*PASSAGE SHOWN*:
1835 painting by Anton Einsle

The Portrait of Ferenc Kölcsey (Kölcsey Ferenc arcképe) is a painting by Anton Einsle in the Art Collection of the Hungarian Academy of Sciences in Budapest. It is a well known portrait of Ferenc Kölcsey, a leading Hungarian poet, literary critic, orator, and politician in the Reform Era, who wrote the Himnusz, the national anthem of Hungary.

==History==

The idea of the portrait painting emerged for the first time in a letter written by the literary critic Ferenc Toldy to Kölcsey on 10 December 1834. There is a passing mention that Kölcsey was going to visit his friend, the poet József Bajza in Pest on his way towards Pozsony and there he was going to sit for a portrait. The original idea obviously came from Bajza. Kölcsey was 45 years old at the time when the portrait was created. He had served as deputy of Szatmár County in the Diet of Hungary until 1835. As poet, literary critic and member of the academy he was well-respected. On his way back from Pozsony to Szatmár he stayed in Pest again in the spring of 1835. There he had time to sit for the portrait again. The artist, Anton Einsle had been living in Pest since 1832 as court painter to Archduke Joseph, the Palatine of Hungary.

*ROWS*:
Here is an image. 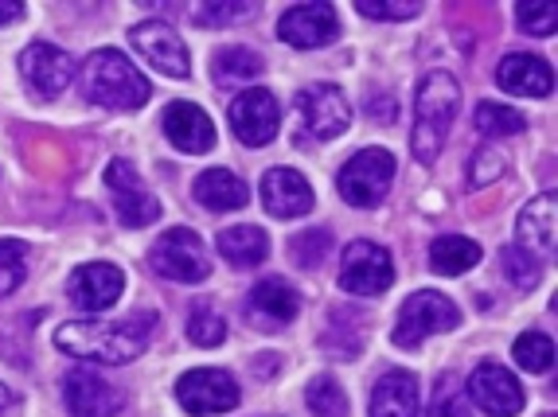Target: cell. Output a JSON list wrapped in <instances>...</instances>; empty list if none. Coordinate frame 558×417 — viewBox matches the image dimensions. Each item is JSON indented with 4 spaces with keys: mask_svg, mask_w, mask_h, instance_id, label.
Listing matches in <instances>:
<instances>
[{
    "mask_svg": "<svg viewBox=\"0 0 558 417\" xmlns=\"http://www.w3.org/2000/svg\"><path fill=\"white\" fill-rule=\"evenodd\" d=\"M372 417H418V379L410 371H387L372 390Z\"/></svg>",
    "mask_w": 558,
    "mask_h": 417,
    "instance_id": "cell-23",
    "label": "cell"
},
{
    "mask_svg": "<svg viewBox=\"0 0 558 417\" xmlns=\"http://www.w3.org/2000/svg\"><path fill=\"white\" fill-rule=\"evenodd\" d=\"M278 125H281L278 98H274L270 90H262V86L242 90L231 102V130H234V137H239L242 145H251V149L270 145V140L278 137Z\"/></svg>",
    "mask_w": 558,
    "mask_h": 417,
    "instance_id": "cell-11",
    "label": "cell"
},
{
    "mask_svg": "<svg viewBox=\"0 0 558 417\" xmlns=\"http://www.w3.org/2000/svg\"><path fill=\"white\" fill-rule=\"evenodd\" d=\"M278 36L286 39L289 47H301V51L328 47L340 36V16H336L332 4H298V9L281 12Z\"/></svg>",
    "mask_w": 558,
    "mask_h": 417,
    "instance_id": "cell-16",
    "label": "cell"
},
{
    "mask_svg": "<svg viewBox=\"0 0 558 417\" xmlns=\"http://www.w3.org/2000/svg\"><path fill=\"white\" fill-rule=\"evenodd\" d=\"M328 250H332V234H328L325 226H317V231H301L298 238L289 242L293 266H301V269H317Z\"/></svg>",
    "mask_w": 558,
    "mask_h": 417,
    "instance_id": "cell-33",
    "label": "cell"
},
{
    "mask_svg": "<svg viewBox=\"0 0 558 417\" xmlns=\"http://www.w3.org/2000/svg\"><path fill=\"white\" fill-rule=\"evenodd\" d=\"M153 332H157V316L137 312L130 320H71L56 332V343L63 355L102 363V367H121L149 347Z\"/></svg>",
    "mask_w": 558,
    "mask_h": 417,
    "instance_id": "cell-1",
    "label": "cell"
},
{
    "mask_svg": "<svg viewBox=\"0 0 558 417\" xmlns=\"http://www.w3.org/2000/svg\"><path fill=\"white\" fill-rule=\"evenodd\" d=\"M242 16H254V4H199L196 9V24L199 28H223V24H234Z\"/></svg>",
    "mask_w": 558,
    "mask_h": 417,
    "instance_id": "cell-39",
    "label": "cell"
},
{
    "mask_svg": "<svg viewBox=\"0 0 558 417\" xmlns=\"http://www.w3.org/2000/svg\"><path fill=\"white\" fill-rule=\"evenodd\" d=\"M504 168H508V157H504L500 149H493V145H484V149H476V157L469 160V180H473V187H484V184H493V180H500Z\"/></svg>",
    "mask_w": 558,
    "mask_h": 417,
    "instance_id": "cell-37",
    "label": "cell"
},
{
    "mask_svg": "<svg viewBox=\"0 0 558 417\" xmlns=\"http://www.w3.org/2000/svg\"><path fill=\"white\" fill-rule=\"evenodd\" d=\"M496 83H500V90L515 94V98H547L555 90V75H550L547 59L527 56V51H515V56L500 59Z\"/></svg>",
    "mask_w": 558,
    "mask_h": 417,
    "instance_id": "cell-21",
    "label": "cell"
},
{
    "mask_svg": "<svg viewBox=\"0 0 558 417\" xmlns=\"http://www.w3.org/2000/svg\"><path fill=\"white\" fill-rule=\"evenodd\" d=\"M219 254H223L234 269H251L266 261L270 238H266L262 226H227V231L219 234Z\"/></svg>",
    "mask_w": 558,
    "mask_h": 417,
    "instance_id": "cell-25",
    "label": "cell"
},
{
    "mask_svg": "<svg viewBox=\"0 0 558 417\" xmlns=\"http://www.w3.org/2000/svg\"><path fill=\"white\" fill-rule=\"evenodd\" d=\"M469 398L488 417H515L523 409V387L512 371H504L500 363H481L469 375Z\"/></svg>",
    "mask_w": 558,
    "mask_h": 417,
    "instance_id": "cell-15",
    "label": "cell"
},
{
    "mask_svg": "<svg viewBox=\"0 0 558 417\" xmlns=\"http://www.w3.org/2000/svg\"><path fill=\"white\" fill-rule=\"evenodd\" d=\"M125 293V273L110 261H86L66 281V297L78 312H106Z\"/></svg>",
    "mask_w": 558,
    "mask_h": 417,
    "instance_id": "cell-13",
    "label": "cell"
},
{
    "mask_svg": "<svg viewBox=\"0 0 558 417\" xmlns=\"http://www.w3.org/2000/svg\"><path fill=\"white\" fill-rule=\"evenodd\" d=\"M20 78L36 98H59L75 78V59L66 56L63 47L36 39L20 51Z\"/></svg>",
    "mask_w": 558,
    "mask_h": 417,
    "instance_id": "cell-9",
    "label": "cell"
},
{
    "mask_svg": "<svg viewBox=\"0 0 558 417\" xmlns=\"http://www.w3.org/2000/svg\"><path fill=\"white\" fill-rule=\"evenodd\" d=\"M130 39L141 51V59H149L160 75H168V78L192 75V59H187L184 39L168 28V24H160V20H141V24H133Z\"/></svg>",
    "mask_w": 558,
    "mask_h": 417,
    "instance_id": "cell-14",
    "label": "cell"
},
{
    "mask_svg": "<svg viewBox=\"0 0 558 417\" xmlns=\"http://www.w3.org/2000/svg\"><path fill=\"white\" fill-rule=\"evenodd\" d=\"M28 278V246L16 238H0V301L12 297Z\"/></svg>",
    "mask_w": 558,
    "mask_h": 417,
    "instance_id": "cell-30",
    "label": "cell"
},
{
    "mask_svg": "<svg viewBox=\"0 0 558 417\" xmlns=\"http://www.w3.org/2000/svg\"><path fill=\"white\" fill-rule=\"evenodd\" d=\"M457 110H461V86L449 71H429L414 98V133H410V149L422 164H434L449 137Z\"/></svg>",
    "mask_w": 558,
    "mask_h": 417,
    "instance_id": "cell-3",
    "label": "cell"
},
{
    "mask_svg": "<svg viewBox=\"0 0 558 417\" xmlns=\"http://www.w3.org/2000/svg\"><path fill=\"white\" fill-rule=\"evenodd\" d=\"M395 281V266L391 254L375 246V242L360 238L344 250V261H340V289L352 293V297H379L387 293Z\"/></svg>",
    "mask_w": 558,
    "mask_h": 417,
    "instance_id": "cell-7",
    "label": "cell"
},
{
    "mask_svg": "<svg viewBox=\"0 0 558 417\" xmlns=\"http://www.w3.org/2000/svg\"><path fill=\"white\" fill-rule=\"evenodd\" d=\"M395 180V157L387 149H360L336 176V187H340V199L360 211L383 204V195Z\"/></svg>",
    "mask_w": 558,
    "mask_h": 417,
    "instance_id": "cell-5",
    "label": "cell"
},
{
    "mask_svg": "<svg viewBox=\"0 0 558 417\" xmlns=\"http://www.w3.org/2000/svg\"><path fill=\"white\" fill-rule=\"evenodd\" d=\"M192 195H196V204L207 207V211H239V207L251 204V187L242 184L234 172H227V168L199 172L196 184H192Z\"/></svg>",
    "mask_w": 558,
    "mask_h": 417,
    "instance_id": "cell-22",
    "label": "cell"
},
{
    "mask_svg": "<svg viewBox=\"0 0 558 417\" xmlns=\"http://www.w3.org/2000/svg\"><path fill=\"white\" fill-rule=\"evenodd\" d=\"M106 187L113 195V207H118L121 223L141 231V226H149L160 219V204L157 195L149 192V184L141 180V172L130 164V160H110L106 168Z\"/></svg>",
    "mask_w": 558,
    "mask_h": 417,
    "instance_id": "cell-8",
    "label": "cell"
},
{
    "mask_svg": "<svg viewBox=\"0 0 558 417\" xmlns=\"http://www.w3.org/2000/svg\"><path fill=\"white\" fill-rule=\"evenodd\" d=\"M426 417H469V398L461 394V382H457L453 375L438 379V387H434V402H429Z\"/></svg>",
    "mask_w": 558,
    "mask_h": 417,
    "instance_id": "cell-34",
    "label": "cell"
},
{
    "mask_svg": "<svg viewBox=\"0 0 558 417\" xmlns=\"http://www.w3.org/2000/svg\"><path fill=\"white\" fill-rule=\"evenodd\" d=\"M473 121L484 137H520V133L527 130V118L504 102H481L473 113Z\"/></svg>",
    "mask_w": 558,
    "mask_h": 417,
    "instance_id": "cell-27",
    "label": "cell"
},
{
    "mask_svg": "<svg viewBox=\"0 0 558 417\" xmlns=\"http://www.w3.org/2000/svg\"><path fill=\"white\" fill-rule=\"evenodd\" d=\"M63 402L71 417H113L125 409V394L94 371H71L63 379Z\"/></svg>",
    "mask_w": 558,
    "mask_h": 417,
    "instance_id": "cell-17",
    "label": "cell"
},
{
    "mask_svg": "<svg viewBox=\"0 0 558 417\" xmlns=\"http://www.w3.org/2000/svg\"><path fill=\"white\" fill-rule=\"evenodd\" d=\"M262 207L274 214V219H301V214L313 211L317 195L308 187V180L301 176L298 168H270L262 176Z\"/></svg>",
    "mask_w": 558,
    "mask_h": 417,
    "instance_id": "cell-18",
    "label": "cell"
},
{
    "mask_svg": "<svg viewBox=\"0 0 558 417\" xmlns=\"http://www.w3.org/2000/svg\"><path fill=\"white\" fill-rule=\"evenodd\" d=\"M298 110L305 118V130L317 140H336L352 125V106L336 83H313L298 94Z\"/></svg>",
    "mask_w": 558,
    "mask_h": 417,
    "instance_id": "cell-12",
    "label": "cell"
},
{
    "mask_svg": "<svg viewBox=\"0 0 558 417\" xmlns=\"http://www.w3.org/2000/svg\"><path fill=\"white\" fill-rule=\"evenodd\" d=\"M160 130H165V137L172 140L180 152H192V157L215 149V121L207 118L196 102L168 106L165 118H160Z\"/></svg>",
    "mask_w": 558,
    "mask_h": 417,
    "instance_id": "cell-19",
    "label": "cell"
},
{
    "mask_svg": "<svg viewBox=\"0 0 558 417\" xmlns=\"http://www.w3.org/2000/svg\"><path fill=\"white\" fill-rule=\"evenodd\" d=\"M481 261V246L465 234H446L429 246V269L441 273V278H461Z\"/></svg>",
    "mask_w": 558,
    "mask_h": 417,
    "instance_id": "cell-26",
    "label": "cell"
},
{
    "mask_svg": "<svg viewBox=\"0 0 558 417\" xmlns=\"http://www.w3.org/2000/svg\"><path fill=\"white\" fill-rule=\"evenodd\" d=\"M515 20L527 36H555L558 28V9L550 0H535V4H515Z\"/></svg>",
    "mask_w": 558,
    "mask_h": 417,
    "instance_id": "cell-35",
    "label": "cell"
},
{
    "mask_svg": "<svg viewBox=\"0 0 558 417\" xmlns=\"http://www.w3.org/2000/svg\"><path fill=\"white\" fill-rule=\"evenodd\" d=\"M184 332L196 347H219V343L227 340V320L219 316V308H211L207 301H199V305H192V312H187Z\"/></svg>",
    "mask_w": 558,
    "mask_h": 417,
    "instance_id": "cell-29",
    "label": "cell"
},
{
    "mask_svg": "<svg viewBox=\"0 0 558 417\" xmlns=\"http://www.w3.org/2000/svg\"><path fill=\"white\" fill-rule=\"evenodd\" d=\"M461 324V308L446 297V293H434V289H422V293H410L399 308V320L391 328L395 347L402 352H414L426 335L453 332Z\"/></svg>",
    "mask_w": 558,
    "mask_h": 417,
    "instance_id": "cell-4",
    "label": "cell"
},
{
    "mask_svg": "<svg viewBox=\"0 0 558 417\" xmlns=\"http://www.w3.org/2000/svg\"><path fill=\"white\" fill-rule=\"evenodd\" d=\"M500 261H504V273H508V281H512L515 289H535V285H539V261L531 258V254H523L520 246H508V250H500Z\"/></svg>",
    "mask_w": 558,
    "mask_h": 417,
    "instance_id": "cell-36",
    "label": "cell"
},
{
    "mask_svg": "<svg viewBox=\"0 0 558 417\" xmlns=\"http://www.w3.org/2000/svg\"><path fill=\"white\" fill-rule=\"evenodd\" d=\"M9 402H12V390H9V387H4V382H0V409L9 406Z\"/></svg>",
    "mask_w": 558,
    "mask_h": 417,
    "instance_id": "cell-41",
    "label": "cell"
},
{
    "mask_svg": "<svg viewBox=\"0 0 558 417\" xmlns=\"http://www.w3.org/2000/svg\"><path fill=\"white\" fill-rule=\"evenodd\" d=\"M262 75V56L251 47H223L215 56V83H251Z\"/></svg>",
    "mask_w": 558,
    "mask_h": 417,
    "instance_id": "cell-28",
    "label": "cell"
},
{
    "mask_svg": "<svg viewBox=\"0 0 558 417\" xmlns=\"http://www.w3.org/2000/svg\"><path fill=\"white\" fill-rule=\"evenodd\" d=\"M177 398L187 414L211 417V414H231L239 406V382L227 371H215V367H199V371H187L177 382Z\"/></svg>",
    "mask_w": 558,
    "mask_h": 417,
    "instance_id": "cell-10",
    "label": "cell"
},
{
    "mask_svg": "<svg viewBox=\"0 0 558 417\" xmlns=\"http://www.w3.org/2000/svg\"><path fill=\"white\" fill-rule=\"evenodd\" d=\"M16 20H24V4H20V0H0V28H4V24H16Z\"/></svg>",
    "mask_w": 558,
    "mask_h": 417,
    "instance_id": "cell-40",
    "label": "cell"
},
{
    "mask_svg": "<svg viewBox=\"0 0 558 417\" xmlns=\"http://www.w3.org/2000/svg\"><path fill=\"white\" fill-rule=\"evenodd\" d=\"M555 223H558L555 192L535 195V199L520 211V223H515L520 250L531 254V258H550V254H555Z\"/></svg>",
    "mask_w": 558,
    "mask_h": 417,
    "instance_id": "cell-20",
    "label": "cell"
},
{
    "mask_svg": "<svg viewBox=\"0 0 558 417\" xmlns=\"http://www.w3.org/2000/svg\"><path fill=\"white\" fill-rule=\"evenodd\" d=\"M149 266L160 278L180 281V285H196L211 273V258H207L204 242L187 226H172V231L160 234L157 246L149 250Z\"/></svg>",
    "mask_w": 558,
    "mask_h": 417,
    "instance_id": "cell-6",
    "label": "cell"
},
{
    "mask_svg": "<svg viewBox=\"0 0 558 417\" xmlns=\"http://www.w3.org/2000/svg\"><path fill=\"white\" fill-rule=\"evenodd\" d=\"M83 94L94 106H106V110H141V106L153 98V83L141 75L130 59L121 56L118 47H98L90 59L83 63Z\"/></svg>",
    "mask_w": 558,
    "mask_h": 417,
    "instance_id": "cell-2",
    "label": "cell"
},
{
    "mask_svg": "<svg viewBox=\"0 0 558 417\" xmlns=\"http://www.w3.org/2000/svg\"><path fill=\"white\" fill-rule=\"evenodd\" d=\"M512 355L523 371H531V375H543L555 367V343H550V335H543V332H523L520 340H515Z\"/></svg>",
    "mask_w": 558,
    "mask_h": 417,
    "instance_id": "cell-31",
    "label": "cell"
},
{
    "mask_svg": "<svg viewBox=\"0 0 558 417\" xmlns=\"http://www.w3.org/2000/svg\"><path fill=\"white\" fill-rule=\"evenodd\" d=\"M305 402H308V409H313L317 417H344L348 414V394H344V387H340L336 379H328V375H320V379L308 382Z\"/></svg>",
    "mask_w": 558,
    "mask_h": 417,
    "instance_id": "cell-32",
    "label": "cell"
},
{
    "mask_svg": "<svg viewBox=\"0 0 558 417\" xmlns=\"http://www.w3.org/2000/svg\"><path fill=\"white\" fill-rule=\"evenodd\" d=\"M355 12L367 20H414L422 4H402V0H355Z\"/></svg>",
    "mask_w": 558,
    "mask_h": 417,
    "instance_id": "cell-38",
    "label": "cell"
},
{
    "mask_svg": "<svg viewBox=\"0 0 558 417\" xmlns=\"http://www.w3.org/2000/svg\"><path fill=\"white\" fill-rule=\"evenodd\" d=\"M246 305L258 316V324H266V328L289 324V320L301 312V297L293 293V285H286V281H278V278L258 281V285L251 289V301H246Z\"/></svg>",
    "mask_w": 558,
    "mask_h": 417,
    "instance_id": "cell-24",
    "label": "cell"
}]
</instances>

...

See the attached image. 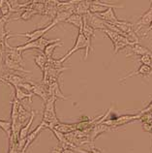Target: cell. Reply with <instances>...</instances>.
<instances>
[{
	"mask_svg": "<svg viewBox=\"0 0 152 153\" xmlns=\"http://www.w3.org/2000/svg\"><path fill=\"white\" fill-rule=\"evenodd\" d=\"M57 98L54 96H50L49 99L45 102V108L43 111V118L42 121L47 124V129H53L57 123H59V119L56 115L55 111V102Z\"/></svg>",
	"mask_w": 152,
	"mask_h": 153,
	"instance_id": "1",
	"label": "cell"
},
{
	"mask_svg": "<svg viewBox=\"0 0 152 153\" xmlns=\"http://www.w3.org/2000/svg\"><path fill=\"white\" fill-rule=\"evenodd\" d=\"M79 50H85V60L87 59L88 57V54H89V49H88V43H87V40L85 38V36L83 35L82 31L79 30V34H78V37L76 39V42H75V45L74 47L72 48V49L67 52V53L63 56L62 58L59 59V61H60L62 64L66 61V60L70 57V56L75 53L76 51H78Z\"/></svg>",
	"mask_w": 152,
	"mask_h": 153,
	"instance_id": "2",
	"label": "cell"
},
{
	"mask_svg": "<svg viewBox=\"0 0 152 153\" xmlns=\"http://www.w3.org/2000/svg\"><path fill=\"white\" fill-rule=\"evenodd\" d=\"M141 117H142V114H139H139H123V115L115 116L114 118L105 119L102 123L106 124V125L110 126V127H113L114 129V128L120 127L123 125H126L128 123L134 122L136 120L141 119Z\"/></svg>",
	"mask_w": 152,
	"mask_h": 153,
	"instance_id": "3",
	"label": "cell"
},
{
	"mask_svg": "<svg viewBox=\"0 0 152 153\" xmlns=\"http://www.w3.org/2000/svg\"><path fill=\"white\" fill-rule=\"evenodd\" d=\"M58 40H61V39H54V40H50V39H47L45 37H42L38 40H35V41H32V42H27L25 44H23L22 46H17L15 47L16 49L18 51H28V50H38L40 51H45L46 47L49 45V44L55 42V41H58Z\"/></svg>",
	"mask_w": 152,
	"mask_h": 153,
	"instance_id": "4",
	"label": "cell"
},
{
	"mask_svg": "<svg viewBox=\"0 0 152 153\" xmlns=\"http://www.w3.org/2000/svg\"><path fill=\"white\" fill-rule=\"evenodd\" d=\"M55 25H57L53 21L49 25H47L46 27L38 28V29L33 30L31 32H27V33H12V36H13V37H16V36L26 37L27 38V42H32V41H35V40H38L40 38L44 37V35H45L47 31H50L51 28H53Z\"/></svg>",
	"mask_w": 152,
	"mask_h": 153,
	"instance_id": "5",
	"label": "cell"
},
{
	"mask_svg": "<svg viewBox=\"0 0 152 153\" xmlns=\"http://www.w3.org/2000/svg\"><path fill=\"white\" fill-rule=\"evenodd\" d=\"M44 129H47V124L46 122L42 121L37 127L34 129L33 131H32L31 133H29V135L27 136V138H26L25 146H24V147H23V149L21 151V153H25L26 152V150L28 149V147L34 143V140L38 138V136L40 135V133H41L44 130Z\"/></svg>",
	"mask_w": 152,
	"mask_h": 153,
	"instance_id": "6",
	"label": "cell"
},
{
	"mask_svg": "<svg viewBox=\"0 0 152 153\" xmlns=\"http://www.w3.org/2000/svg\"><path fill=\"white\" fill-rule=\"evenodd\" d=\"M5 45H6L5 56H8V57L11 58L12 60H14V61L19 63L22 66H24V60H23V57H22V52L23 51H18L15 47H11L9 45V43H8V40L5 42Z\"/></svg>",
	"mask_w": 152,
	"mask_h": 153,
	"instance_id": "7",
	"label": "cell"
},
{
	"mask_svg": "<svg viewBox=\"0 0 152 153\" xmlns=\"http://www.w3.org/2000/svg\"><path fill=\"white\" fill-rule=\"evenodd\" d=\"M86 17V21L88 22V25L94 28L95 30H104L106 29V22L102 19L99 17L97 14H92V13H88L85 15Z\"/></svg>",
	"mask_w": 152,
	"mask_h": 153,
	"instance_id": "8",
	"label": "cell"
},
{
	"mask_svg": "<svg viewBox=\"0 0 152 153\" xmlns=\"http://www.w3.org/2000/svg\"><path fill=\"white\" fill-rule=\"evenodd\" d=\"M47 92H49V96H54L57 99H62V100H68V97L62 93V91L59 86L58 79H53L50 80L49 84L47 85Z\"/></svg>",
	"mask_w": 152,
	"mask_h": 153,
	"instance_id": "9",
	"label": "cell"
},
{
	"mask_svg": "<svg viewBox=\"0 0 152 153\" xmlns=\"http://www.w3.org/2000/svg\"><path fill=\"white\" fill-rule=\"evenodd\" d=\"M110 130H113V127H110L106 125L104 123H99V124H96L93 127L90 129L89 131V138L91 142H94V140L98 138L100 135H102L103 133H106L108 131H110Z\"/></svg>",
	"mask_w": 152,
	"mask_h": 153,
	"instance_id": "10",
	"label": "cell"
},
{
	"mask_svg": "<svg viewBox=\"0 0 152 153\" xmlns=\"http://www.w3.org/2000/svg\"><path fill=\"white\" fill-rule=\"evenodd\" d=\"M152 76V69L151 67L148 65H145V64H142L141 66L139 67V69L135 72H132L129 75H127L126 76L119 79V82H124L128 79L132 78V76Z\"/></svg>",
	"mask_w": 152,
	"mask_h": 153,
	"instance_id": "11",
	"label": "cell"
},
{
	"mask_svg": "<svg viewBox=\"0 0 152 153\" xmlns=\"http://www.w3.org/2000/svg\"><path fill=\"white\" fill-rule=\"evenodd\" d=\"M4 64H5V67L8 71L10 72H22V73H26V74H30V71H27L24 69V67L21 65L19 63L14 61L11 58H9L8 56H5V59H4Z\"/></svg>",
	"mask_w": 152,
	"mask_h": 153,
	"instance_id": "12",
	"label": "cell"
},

*STATED PROBLEM*:
Answer these from the passage on the Kölcsey portrait:
(a) Which collection holds the painting?
(b) Who wrote the letter of 10 December 1834 in which the idea of the portrait first appears?
(c) Since what year had Anton Einsle been living in Pest?

*RESULT OF THE TASK*:
(a) The Art Collection of the Hungarian Academy of Sciences in Budapest
(b) The literary critic Ferenc Toldy
(c) 1832